TiKV node is inaccessible

Note:
This topic has been translated from a Chinese forum by GPT and might contain errors.

Original topic: tikv节点无法访问

| username: TiDBer_RQobNXGv

After restarting, the failure information is as follows:
The TiKV node log is as follows:

| username: 裤衩儿飞上天 | Original post link

Take a look at the logs. I see that there are two TiKV nodes on one server, and the other one is fine. Most likely, this node has crashed.
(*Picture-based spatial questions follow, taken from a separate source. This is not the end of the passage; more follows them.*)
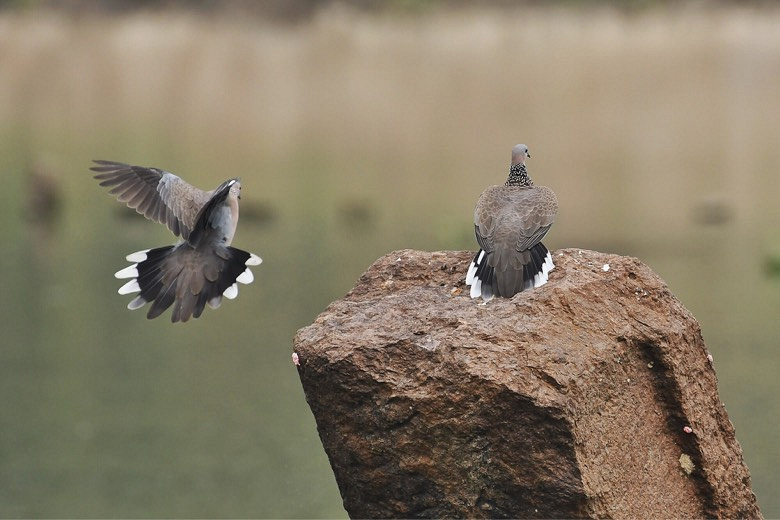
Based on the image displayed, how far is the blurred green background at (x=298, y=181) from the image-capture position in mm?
11312

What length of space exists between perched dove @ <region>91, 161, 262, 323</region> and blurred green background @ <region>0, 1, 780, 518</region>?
3710 millimetres

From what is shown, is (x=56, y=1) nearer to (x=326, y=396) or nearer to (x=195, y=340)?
(x=195, y=340)

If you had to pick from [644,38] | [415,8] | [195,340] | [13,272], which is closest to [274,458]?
[195,340]

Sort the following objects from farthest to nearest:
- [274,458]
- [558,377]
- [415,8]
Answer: [415,8] < [274,458] < [558,377]

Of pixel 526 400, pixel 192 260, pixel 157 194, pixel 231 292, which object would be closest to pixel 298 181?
pixel 157 194

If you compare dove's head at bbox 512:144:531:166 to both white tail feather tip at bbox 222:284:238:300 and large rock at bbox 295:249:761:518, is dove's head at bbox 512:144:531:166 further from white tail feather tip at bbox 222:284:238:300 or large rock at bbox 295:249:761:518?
white tail feather tip at bbox 222:284:238:300

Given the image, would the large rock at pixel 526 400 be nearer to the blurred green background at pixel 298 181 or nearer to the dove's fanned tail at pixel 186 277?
the dove's fanned tail at pixel 186 277

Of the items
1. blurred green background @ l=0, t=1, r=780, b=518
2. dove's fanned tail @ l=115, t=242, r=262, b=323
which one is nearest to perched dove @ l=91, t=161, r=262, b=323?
dove's fanned tail @ l=115, t=242, r=262, b=323

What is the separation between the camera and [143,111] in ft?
88.8

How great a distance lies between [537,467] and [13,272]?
14.5 metres

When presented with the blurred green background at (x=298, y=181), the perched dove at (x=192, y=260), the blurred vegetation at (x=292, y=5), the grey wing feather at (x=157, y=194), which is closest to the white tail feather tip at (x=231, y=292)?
the perched dove at (x=192, y=260)

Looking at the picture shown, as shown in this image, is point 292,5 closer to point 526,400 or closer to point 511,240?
point 511,240

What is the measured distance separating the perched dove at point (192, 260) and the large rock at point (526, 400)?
1054 mm

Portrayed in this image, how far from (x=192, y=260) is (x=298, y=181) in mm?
18254
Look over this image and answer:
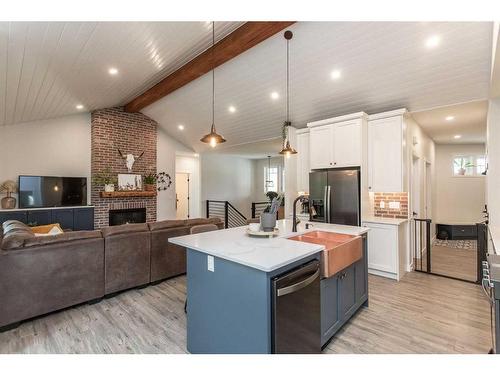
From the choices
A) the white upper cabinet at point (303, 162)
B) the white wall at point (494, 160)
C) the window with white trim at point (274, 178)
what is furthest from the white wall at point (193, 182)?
the white wall at point (494, 160)

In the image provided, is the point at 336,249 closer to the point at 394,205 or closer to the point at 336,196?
the point at 336,196

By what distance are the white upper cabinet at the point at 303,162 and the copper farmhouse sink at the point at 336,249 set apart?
2.55 meters

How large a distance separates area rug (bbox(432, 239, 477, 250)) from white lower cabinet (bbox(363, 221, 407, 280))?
2.63m

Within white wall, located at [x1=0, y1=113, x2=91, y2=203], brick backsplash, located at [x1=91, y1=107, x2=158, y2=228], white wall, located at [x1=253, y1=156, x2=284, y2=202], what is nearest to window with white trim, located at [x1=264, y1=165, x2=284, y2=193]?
white wall, located at [x1=253, y1=156, x2=284, y2=202]

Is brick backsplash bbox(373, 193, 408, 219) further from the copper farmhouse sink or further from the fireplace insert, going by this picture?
the fireplace insert

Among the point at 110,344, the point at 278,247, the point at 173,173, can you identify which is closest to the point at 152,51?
the point at 278,247

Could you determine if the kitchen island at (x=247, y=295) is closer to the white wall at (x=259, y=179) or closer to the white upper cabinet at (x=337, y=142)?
the white upper cabinet at (x=337, y=142)

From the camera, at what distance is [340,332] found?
248 cm

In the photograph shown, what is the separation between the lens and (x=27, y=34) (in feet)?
8.38

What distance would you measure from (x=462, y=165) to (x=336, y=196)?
5.22 metres

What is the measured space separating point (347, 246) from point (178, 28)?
333 cm

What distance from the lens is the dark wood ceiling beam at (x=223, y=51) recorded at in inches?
132

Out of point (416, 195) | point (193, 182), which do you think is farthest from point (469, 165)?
point (193, 182)

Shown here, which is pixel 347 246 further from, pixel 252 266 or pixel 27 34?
pixel 27 34
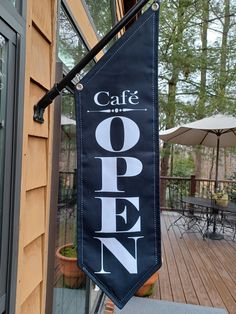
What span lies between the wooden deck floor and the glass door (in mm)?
2784

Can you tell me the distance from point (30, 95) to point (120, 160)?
38 cm

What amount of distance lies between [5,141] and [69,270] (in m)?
1.23

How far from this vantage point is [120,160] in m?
1.12

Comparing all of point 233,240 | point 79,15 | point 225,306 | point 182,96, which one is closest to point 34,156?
point 79,15

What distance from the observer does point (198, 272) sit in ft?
13.1

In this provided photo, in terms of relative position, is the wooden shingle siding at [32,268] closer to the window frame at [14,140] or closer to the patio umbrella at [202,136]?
the window frame at [14,140]

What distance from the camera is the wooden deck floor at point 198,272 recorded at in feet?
10.9

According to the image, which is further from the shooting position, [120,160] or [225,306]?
[225,306]

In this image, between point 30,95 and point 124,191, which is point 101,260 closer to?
point 124,191

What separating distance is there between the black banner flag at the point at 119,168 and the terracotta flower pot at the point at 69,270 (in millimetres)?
569

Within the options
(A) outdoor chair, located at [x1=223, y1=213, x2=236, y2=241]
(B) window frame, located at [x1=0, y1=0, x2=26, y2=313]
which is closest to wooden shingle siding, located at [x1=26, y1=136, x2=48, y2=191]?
(B) window frame, located at [x1=0, y1=0, x2=26, y2=313]

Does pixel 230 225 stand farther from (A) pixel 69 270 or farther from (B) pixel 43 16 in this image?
(B) pixel 43 16

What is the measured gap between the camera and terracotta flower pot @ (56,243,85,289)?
66.6 inches

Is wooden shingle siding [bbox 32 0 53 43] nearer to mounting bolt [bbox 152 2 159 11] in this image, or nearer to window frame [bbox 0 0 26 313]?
window frame [bbox 0 0 26 313]
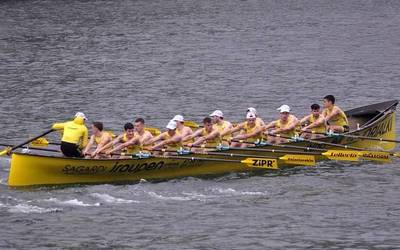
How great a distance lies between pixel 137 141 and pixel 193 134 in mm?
2389

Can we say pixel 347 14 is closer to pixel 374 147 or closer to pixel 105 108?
pixel 105 108

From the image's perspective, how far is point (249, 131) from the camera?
38094 mm

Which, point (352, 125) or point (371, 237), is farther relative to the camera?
point (352, 125)

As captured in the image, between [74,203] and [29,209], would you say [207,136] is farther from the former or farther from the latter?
[29,209]

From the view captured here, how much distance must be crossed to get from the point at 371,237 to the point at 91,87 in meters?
30.2

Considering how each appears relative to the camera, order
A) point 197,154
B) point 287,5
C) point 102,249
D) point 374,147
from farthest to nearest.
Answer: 1. point 287,5
2. point 374,147
3. point 197,154
4. point 102,249

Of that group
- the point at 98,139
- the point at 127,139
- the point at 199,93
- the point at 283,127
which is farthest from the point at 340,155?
the point at 199,93

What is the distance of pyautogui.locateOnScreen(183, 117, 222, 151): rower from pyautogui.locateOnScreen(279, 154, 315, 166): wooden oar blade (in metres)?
2.53

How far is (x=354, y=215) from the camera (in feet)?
108

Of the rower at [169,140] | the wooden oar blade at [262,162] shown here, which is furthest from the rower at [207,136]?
the wooden oar blade at [262,162]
| username: TiDBer_RQobNXGv | Original post link

How do I restart a single node? Please help.

| username: 裤衩儿飞上天 | Original post link

  1. You can first briefly check the logs for any errors to see why the node went down.

  2. If you just want to start the node and then check for any errors, use the start command:

    tiup cluster start XXXXXX -N ip:port
    

    For more details, you can refer to tiup cluster help.
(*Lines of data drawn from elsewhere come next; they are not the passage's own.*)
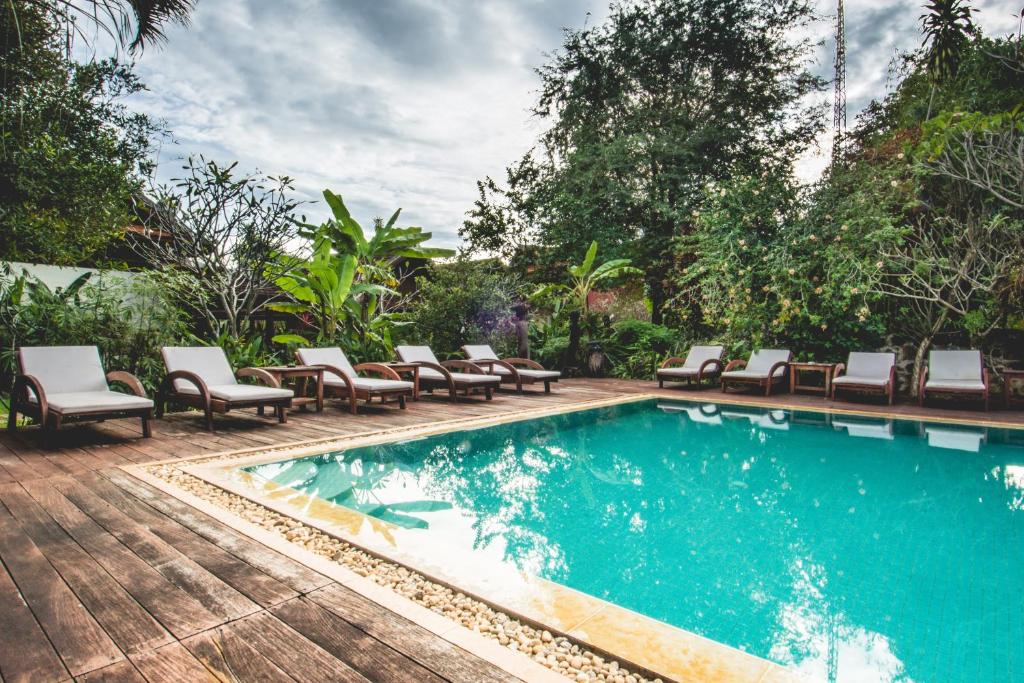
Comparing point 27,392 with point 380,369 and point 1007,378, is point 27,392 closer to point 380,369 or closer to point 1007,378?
point 380,369

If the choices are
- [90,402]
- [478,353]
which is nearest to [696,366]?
[478,353]

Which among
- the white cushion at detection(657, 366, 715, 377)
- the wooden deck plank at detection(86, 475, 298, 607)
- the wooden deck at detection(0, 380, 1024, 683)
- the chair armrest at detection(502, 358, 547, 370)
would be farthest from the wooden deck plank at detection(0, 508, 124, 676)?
the white cushion at detection(657, 366, 715, 377)

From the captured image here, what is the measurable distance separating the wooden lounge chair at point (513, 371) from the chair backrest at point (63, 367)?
522 cm

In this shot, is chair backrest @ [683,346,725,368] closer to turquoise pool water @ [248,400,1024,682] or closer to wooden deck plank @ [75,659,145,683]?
turquoise pool water @ [248,400,1024,682]

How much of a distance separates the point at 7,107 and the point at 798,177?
15.4m

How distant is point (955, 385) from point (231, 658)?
9092 mm

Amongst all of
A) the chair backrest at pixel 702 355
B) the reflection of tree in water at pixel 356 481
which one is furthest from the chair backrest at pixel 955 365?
the reflection of tree in water at pixel 356 481

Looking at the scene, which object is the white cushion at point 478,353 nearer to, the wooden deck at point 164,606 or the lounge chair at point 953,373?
the wooden deck at point 164,606

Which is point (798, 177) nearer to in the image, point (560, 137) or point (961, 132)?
point (961, 132)

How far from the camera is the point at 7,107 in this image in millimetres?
7824

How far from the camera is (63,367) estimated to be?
568cm

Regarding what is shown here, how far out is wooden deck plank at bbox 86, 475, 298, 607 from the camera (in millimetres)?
2277

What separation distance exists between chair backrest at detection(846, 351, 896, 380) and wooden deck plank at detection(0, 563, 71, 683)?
31.9 ft

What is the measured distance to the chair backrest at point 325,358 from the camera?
→ 750 cm
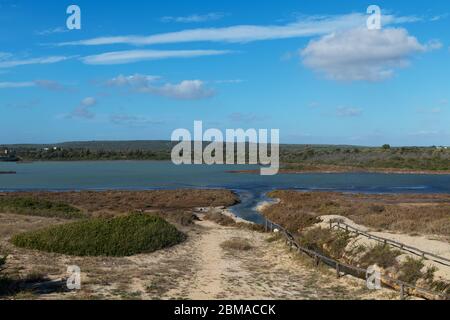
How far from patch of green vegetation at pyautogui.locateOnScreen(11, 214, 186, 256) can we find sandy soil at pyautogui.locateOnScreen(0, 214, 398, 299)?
757 millimetres

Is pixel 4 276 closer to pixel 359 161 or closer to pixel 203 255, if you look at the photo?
pixel 203 255

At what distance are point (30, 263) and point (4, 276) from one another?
329 centimetres

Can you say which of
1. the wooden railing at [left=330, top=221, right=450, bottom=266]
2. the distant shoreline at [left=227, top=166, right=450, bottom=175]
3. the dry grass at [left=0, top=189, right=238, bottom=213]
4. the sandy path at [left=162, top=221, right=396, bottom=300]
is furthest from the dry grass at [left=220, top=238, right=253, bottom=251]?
the distant shoreline at [left=227, top=166, right=450, bottom=175]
PS: Rushing might make things worse~

| username: 像风一样的男子 | Original post link

Generally, nodes will automatically restart. If it doesn’t come up, you need to check the TiKV logs for any errors.
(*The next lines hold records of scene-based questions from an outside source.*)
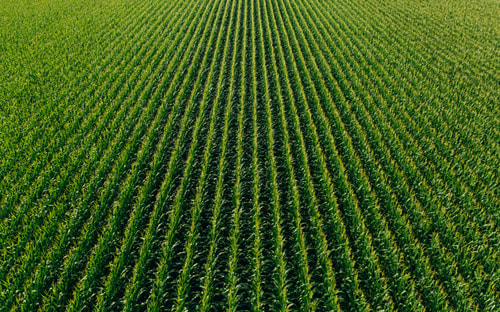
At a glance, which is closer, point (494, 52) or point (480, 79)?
point (480, 79)

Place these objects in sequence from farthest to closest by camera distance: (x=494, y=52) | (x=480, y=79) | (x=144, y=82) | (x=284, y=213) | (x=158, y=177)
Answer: (x=494, y=52) < (x=480, y=79) < (x=144, y=82) < (x=158, y=177) < (x=284, y=213)

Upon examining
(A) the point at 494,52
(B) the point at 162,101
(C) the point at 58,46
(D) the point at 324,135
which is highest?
(C) the point at 58,46

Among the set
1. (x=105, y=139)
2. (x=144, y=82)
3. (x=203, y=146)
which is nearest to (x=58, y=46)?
(x=144, y=82)

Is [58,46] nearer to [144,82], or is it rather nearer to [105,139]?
[144,82]

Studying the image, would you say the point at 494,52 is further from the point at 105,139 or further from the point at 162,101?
the point at 105,139

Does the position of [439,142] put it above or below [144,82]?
below

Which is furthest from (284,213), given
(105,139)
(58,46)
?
(58,46)

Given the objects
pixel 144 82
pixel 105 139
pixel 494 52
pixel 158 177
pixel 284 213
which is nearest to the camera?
pixel 284 213
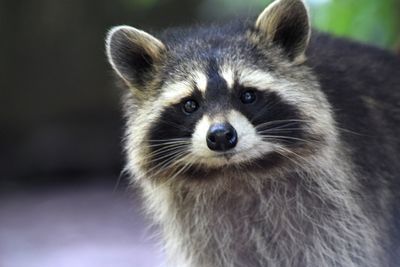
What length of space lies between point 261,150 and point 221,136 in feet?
0.96

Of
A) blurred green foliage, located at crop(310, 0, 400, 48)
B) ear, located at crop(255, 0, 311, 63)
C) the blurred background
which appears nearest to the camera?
ear, located at crop(255, 0, 311, 63)

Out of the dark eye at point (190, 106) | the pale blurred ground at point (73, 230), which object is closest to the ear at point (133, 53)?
the dark eye at point (190, 106)

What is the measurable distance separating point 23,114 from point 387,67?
700 centimetres

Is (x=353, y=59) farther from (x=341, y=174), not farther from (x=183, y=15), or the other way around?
(x=183, y=15)

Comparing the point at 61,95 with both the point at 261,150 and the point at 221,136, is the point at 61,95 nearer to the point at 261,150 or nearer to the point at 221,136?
the point at 261,150

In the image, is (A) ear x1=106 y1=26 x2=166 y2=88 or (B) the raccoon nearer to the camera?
(B) the raccoon

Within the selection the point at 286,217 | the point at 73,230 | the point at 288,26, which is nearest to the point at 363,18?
the point at 288,26

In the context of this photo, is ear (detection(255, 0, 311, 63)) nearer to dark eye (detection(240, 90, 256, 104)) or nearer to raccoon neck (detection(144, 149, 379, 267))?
dark eye (detection(240, 90, 256, 104))

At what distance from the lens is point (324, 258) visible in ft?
15.9

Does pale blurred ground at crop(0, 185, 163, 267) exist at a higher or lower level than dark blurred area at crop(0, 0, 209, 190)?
lower

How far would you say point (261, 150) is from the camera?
14.7 ft

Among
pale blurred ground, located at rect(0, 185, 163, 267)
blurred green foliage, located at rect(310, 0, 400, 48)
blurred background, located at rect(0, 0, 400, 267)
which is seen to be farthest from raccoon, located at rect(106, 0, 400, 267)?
blurred background, located at rect(0, 0, 400, 267)

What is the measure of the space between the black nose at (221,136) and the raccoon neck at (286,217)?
0.47 metres

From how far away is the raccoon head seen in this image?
4426mm
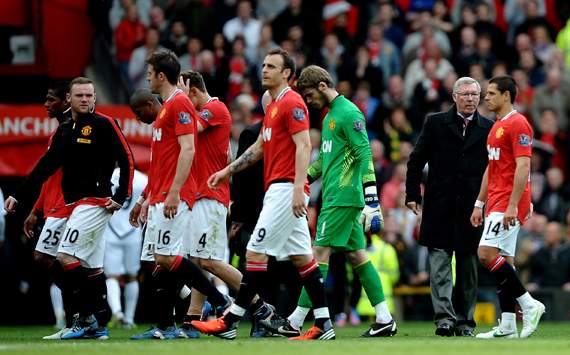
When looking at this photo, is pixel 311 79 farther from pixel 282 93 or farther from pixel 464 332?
pixel 464 332

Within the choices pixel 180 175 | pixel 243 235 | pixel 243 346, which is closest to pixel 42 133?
pixel 243 235

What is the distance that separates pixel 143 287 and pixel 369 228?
8056 mm

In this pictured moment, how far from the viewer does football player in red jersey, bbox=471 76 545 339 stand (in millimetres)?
13042

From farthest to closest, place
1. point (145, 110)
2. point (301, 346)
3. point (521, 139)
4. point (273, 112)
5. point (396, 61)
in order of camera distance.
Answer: point (396, 61) → point (145, 110) → point (521, 139) → point (273, 112) → point (301, 346)

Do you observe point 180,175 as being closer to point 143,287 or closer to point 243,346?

| username: TiDBer_RQobNXGv | Original post link

I have added the error information, please take a look.

| username: TiDBer_RQobNXGv | Original post link

I have added the node error information, please take a look.

| username: 裤衩儿飞上天 | Original post link

First, check if your disk-related mounts are all normal. If everything is normal, then check if it’s a bug. I can’t access GitHub right now.

| username: 像风一样的男子 | Original post link

It is most likely a disk issue, it looks like the SST file is corrupted. Check under this KV:

| username: TiDBer_jYQINSnf | Original post link

The error you’re encountering is due to the options file being missing. How could the file be lost? Disk damage? Try copying an Options file from another directory, usually named db/OPTIONS-xxx. This is the startup configuration for RocksDB, so it should generally be the same for all TiKV instances. If that doesn’t work, you might need to physically destroy and rebuild it.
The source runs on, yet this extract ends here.